- Interactive map of Chandragudem
- Chandragudem Location in Andhra Pradesh, India
- Country: India
- State: Andhra Pradesh
- District: NTR

Area
- • Total: 15.50 km^{2} (5.98 sq mi)

Population (2019)
- • Total: 7,520
- • Density: 485/km^{2} (1,260/sq mi)

Languages
- • Official: Telugu
- Time zone: UTC+5:30 (IST)
- PIN: 521230
- Vehicle registration: AP–16
- Lok Sabha constituency: Vijayawada
- Vidhan Sabha constituency: Mylavaram

= Chandragudem =

Chandragudem is a village in NTR district of the Indian state of Andhra Pradesh. It is located in Mylavaram mandal of Vijayawada revenue division. It is one of the villages in the mandal to be a part of Andhra Pradesh Capital Region.

==Geography==
Borragudem, Sabjapadu, Jangalapalli, and Kotha Chandragudem are sub-villages of Chandragudem.

==Education==
There are four schools in Chandragudem, three primary and one primary and secondary.
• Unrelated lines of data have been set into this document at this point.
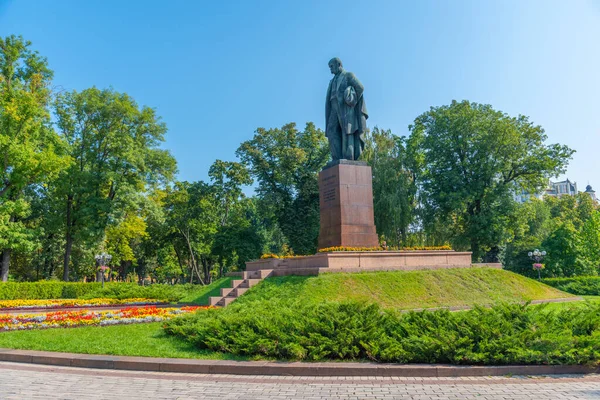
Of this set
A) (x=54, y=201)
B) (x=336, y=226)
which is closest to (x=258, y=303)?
(x=336, y=226)

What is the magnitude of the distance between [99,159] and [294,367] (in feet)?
105

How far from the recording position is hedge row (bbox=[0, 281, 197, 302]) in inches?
Result: 942

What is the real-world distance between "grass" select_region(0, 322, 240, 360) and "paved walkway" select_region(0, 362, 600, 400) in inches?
35.4

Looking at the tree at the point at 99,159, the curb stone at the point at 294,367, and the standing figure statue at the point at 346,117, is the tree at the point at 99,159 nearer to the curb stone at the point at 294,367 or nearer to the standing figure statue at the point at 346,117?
the standing figure statue at the point at 346,117

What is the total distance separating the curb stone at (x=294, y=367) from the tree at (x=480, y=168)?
28.2 metres

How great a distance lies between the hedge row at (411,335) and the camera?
695 cm

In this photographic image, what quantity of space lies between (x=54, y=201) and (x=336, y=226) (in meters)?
26.5

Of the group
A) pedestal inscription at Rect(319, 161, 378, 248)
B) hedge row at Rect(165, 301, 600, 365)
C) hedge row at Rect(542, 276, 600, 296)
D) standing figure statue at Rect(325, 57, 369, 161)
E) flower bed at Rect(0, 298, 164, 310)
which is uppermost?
standing figure statue at Rect(325, 57, 369, 161)

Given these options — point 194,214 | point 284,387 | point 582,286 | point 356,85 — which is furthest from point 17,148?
point 582,286

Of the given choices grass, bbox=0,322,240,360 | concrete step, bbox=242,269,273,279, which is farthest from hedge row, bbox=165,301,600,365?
concrete step, bbox=242,269,273,279

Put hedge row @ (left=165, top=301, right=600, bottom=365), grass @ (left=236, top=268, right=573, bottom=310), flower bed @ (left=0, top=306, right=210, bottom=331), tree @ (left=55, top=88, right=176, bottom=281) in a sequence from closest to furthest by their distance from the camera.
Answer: hedge row @ (left=165, top=301, right=600, bottom=365) → flower bed @ (left=0, top=306, right=210, bottom=331) → grass @ (left=236, top=268, right=573, bottom=310) → tree @ (left=55, top=88, right=176, bottom=281)

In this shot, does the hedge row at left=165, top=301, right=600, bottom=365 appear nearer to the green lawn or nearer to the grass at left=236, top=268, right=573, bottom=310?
the green lawn

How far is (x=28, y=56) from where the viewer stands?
3262 cm

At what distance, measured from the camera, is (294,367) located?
23.3 ft
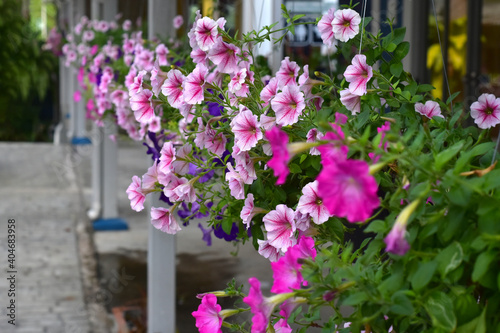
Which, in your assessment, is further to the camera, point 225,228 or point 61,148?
point 61,148

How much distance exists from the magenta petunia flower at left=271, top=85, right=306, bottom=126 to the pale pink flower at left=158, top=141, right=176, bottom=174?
1.05ft

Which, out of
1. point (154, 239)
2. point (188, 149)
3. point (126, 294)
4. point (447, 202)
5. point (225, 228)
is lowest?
point (126, 294)

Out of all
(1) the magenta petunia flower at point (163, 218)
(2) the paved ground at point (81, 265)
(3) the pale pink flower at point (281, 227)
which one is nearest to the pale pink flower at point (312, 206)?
(3) the pale pink flower at point (281, 227)

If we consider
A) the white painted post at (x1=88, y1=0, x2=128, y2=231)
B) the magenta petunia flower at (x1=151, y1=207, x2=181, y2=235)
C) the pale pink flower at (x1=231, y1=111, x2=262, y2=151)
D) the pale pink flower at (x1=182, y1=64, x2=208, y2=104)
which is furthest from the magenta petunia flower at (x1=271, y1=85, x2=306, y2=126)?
the white painted post at (x1=88, y1=0, x2=128, y2=231)

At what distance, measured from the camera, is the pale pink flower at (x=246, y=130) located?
52.3 inches

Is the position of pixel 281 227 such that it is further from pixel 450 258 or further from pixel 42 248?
pixel 42 248

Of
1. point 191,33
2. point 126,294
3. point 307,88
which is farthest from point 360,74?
point 126,294

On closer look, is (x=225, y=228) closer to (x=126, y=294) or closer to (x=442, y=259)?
(x=442, y=259)

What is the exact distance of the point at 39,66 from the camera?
1330 cm

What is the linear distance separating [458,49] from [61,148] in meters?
8.14

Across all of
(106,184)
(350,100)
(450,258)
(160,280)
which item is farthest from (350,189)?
(106,184)

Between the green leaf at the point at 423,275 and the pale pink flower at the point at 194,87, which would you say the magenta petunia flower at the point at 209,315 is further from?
the pale pink flower at the point at 194,87

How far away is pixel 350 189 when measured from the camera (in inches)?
28.8

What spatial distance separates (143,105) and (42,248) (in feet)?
13.8
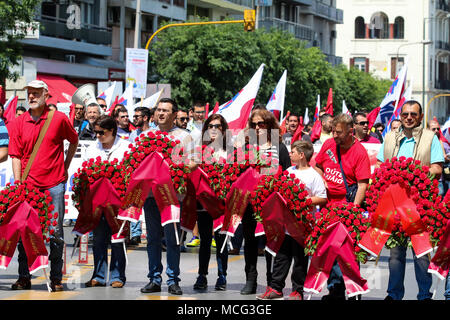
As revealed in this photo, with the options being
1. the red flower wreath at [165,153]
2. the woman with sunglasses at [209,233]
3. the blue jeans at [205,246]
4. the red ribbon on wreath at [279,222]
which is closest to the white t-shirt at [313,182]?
the red ribbon on wreath at [279,222]

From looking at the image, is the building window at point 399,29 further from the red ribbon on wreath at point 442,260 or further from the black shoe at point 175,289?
the red ribbon on wreath at point 442,260

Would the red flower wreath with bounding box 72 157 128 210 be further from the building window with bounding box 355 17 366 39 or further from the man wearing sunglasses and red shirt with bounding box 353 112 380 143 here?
the building window with bounding box 355 17 366 39

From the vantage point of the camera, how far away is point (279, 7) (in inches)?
2862

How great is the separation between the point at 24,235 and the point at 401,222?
3602 millimetres

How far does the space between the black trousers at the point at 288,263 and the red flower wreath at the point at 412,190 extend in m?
0.89

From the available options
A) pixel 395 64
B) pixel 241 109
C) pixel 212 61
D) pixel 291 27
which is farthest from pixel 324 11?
pixel 241 109

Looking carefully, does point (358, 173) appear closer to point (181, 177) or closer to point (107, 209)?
point (181, 177)

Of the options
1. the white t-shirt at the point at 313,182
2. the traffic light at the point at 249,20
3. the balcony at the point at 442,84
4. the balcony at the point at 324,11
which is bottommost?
the white t-shirt at the point at 313,182

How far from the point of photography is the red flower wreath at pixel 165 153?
10305 millimetres

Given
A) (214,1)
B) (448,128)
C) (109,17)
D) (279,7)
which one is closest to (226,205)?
(448,128)

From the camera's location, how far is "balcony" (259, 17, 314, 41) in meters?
68.9

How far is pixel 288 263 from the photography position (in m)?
10.1

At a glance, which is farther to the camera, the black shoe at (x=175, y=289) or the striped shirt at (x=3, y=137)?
the striped shirt at (x=3, y=137)

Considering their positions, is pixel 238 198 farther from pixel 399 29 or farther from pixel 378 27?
pixel 399 29
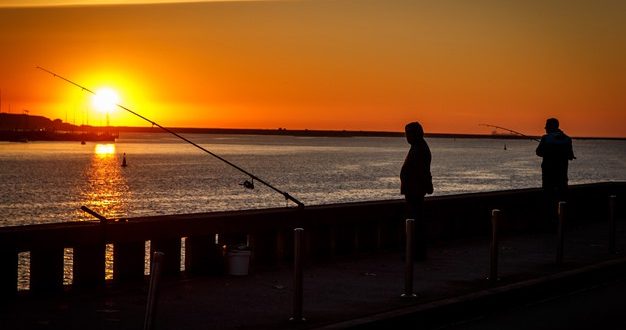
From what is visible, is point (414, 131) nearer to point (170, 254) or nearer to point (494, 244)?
point (494, 244)

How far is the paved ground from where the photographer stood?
9.23m

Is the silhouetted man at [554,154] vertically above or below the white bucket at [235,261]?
above

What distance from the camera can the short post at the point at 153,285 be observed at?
24.8 feet

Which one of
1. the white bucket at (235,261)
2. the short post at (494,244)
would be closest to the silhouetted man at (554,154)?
the short post at (494,244)

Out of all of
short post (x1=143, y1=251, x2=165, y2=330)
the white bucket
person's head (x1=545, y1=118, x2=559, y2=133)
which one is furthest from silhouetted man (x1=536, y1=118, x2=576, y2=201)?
short post (x1=143, y1=251, x2=165, y2=330)

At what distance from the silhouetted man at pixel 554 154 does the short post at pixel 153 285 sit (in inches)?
448

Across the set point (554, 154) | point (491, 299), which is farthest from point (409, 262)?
point (554, 154)

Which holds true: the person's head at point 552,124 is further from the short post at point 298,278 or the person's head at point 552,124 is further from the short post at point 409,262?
the short post at point 298,278

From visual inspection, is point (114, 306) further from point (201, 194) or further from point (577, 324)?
point (201, 194)

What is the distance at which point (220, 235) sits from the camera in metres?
12.6

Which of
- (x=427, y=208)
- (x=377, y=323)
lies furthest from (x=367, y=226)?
(x=377, y=323)

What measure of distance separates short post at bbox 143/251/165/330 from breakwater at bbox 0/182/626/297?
2.66m

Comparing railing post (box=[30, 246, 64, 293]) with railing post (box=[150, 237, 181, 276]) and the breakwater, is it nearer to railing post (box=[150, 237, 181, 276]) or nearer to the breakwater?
the breakwater

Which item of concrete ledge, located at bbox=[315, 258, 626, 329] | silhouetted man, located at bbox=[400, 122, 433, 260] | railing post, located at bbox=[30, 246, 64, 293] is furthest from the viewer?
silhouetted man, located at bbox=[400, 122, 433, 260]
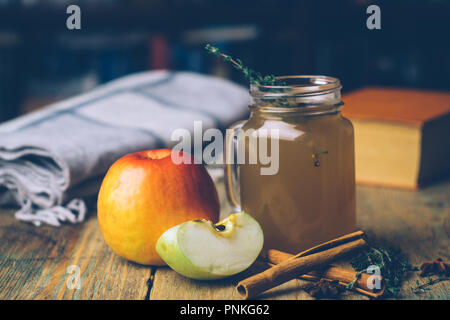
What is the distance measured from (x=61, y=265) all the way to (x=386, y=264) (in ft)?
1.53

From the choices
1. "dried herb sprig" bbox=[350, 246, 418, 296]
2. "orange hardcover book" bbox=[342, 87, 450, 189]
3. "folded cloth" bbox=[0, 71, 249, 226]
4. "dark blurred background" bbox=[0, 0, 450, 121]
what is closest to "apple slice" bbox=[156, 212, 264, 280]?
"dried herb sprig" bbox=[350, 246, 418, 296]

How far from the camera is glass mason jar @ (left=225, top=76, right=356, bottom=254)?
76 centimetres

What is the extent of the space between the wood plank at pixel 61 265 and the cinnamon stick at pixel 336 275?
0.59ft

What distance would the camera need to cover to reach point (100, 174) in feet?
3.59

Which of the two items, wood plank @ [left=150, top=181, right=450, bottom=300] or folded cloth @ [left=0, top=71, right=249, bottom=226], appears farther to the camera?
folded cloth @ [left=0, top=71, right=249, bottom=226]

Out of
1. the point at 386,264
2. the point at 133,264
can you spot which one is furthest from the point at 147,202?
the point at 386,264

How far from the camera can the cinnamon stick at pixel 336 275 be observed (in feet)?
2.23

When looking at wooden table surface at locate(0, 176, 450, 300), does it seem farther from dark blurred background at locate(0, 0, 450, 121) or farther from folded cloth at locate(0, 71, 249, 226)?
dark blurred background at locate(0, 0, 450, 121)

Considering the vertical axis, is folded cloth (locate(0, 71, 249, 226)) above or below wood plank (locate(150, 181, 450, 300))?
above

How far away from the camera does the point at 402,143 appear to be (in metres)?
1.13

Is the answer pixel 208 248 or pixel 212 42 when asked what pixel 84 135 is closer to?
pixel 208 248

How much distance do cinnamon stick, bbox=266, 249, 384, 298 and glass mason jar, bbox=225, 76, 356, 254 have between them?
0.04m

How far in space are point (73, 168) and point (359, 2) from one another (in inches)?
57.8

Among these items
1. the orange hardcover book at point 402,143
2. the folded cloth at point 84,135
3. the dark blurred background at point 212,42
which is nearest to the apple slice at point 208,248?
the folded cloth at point 84,135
ZPS and ZPHS School is an upper primary, secondary and upper secondary government school, founded in 1984. MPPS School in Borragudem is a governmental primary school, run at the mandal level and was established in 1970. MPPS School in Chandragudem is a government primary school, run at the mandal level and was established in 1967. RCM School is a private primary school that receives government assistance and was established in the year 1939. Sarada UPS School is a private primary and upper primary school that receives no governmental assistance and was founded in 2002.

==Politics==
- The politics in Chandragudem village are highly influenced by the telugu Desam party ).